--- MATERIAL FOR THIS TASK Enclosed Below ---
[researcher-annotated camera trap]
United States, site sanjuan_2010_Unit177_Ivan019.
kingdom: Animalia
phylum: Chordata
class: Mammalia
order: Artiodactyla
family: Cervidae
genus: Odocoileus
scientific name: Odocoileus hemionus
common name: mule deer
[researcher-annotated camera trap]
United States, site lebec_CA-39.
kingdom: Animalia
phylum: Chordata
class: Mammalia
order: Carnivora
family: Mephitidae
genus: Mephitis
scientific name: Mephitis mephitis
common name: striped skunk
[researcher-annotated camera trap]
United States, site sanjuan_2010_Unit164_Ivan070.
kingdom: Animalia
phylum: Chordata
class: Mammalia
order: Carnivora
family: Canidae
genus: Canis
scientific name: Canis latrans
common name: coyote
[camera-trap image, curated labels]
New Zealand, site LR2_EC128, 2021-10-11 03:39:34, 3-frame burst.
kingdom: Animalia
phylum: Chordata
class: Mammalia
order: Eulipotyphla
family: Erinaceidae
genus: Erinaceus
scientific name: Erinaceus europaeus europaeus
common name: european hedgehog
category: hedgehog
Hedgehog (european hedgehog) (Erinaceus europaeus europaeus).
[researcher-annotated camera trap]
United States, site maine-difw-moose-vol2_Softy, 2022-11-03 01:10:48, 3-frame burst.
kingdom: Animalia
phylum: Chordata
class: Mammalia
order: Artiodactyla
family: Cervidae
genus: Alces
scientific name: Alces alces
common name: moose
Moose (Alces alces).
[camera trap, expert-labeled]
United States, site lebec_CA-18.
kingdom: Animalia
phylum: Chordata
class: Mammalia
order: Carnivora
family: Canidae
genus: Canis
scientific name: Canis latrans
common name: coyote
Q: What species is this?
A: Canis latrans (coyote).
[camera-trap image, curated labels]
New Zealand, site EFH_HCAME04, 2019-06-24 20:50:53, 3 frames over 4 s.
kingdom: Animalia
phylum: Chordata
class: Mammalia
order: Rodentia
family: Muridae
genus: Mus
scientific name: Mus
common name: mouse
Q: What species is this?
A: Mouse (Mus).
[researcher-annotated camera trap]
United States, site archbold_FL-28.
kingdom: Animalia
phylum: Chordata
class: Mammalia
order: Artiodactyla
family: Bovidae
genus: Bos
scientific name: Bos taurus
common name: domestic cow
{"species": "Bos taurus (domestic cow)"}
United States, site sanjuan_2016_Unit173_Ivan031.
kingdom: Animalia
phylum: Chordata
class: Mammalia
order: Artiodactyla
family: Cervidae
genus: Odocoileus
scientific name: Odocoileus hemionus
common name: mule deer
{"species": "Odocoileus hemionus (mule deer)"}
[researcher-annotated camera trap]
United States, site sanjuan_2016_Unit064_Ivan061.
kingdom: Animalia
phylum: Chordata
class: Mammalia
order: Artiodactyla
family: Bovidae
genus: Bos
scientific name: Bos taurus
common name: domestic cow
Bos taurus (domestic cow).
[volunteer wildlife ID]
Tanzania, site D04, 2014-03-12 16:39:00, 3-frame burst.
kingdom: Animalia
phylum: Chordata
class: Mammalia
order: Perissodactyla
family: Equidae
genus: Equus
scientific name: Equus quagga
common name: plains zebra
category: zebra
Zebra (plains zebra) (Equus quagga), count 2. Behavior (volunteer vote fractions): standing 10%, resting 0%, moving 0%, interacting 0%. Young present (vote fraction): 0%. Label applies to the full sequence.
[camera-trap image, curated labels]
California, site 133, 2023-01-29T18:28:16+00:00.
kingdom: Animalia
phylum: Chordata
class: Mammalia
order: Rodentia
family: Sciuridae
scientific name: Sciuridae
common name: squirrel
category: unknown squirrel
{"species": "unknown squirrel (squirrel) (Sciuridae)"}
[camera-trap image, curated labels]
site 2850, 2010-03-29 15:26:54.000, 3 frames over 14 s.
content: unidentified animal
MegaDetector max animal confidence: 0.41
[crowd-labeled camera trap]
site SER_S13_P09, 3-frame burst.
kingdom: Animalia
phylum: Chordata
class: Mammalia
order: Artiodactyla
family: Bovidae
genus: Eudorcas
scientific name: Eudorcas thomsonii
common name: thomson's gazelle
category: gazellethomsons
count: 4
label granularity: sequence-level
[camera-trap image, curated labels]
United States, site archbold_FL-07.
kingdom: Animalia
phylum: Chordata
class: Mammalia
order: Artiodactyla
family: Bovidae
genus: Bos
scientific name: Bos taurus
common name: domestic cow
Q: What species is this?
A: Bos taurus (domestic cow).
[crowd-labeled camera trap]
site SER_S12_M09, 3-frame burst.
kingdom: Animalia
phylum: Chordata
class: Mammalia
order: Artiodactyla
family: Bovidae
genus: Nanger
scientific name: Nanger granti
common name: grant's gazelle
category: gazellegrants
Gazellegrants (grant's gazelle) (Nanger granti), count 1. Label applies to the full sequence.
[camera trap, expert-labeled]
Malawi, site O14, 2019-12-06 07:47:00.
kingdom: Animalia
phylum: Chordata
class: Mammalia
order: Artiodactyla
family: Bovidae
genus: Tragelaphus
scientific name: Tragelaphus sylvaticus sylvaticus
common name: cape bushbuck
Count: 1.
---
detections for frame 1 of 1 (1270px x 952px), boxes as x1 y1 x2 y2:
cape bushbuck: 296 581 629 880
--- End of Enclosed MATERIAL FOR THIS TASK ---
TASK REQUIREMENTS
Everything from the line containing "United States, site lebec_CA-18." through the line containing "A: Mouse (Mus)." in the material above should be retyped exactly, both ends included, and nothing more.

EXERCISE RESPONSE
United States, site lebec_CA-18.
kingdom: Animalia
phylum: Chordata
class: Mammalia
order: Carnivora
family: Canidae
genus: Canis
scientific name: Canis latrans
common name: coyote
Q: What species is this?
A: Canis latrans (coyote).
[camera-trap image, curated labels]
New Zealand, site EFH_HCAME04, 2019-06-24 20:50:53, 3 frames over 4 s.
kingdom: Animalia
phylum: Chordata
class: Mammalia
order: Rodentia
family: Muridae
genus: Mus
scientific name: Mus
common name: mouse
Q: What species is this?
A: Mouse (Mus).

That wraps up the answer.